◆ Instructions for the task
Rewrite the lines below with "Halloween" switched to "Carnival" and nothing else changed. Leave out the pictures.

◆ The records
-------

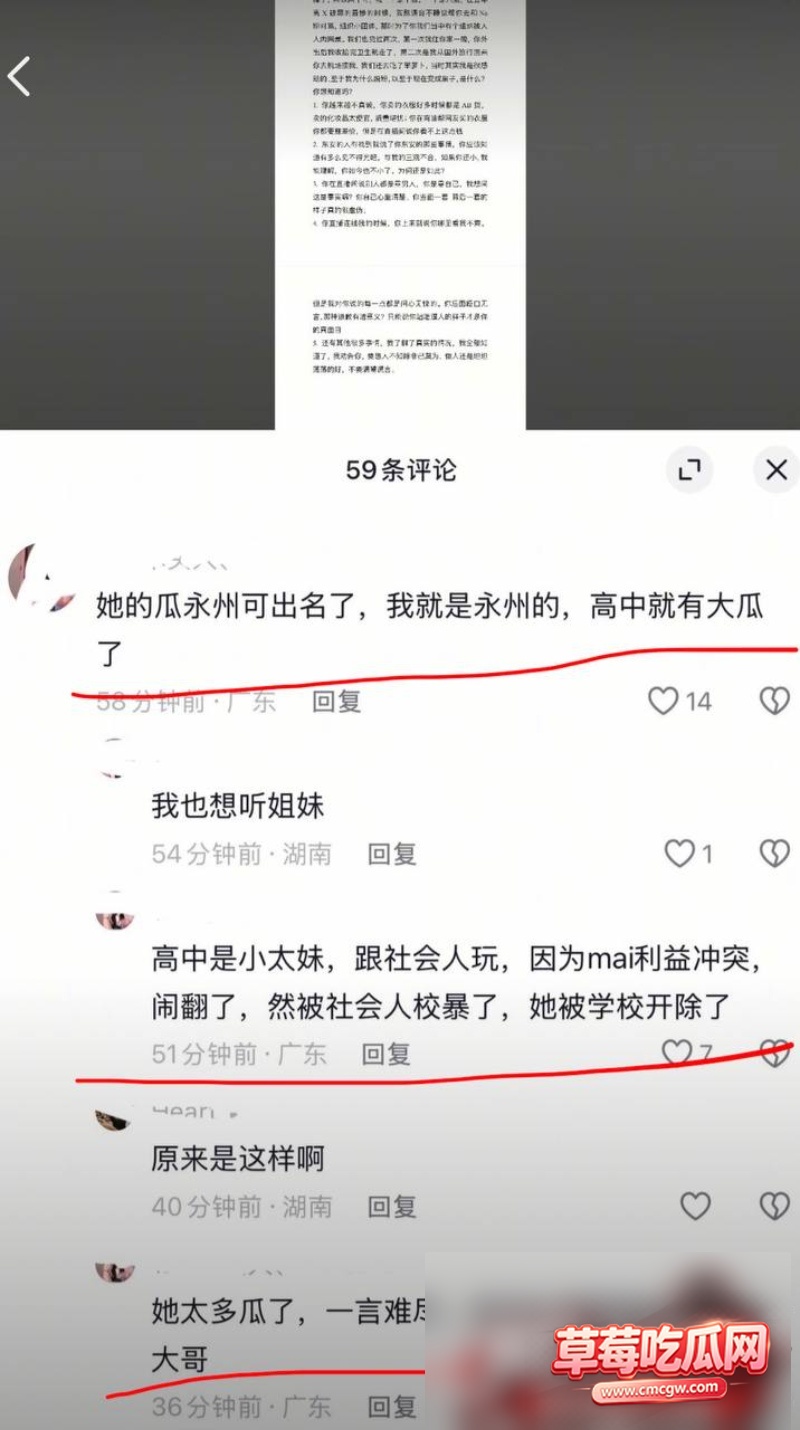 柚子碎碎念丑闻事件24 柚子碎碎念丑闻事件24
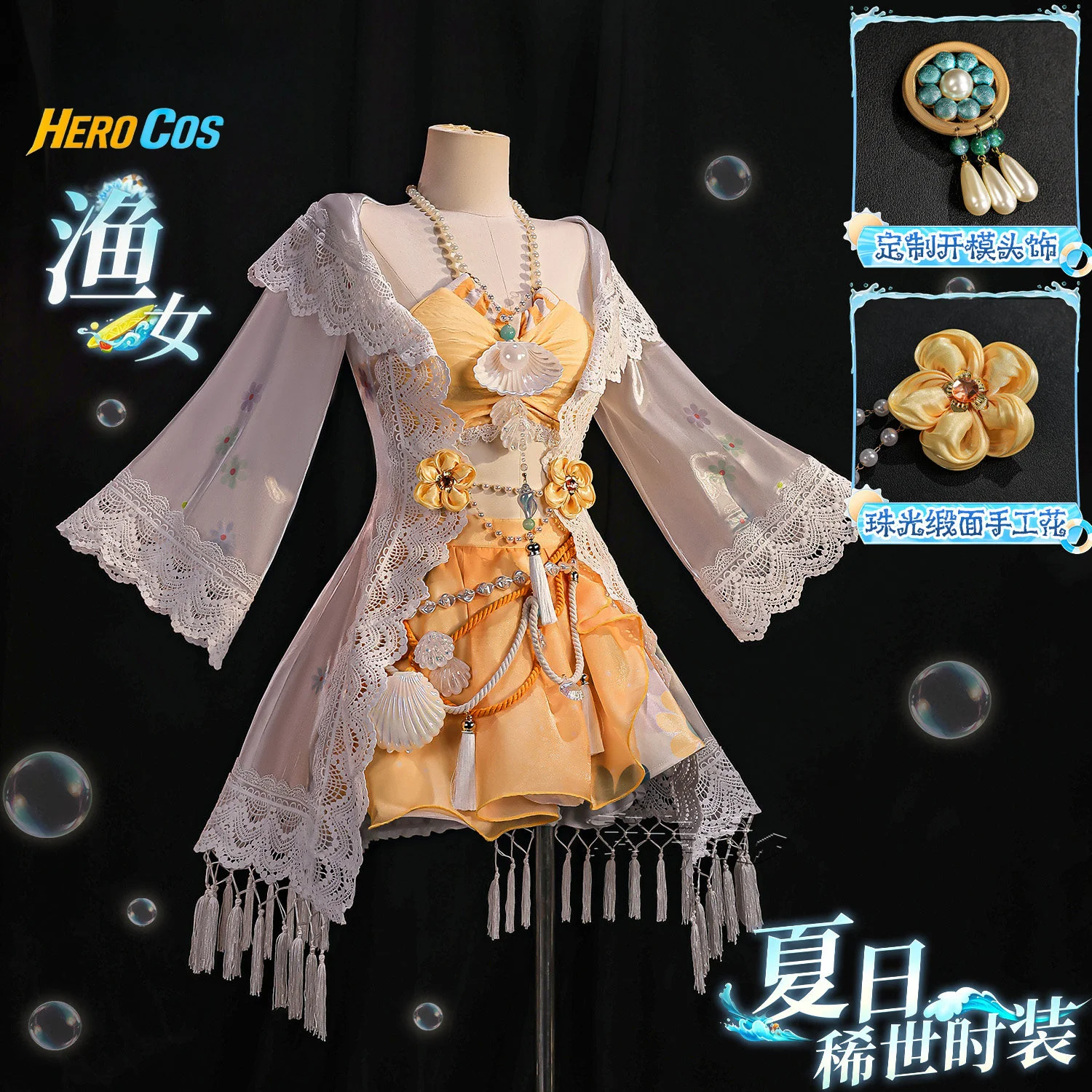 Identity V Naiad Grace Citrus Summer Cosplay Costume Halloween Party Gorgeous Uniform Accessories Props Complete Set HERO Cos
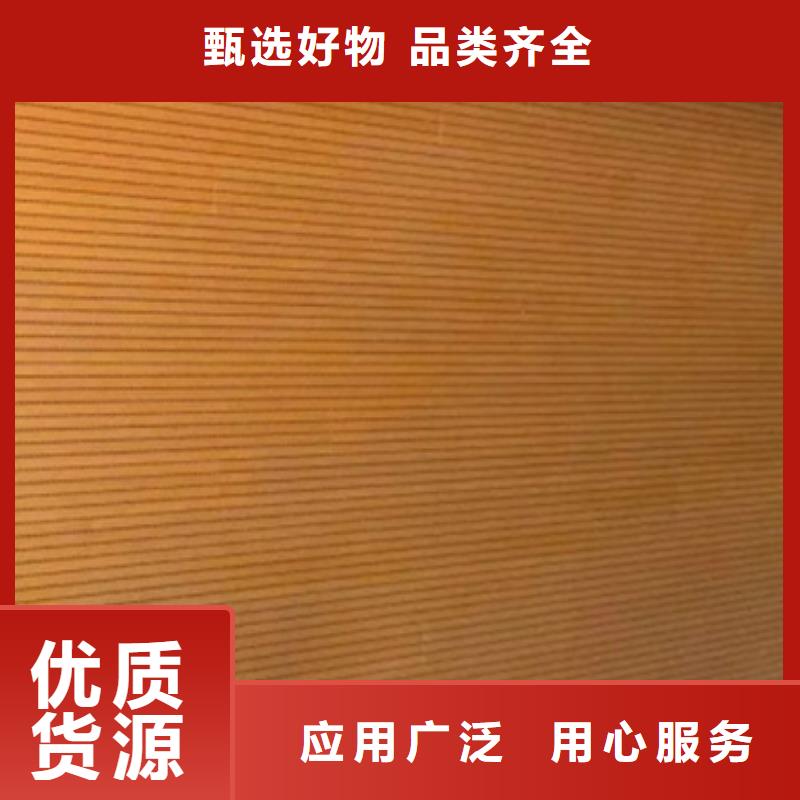 木塑户外地板视频-木塑户外地板|黑河市|北安|五大连池|哈尔滨|鹤岗|齐齐哈尔|牡丹江|绥化|大兴安岭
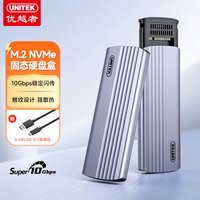 优越者 Type-C3.2接口 M.2 NVMe固态硬盘盒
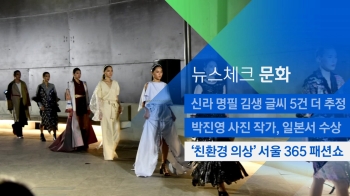 [뉴스체크｜문화] '친환경 의상' 서울 365 패션쇼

-------

◆ Exercise solution
 柚子碎碎念丑闻事件24 柚子碎碎念丑闻事件24
 Identity V Naiad Grace Citrus Summer Cosplay Costume Carnival Party Gorgeous Uniform Accessories Props Complete Set HERO Cos
 木塑户外地板视频-木塑户外地板|黑河市|北安|五大连池|哈尔滨|鹤岗|齐齐哈尔|牡丹江|绥化|大兴安岭
 优越者 Type-C3.2接口 M.2 NVMe固态硬盘盒
 [뉴스체크｜문화] '친환경 의상' 서울 365 패션쇼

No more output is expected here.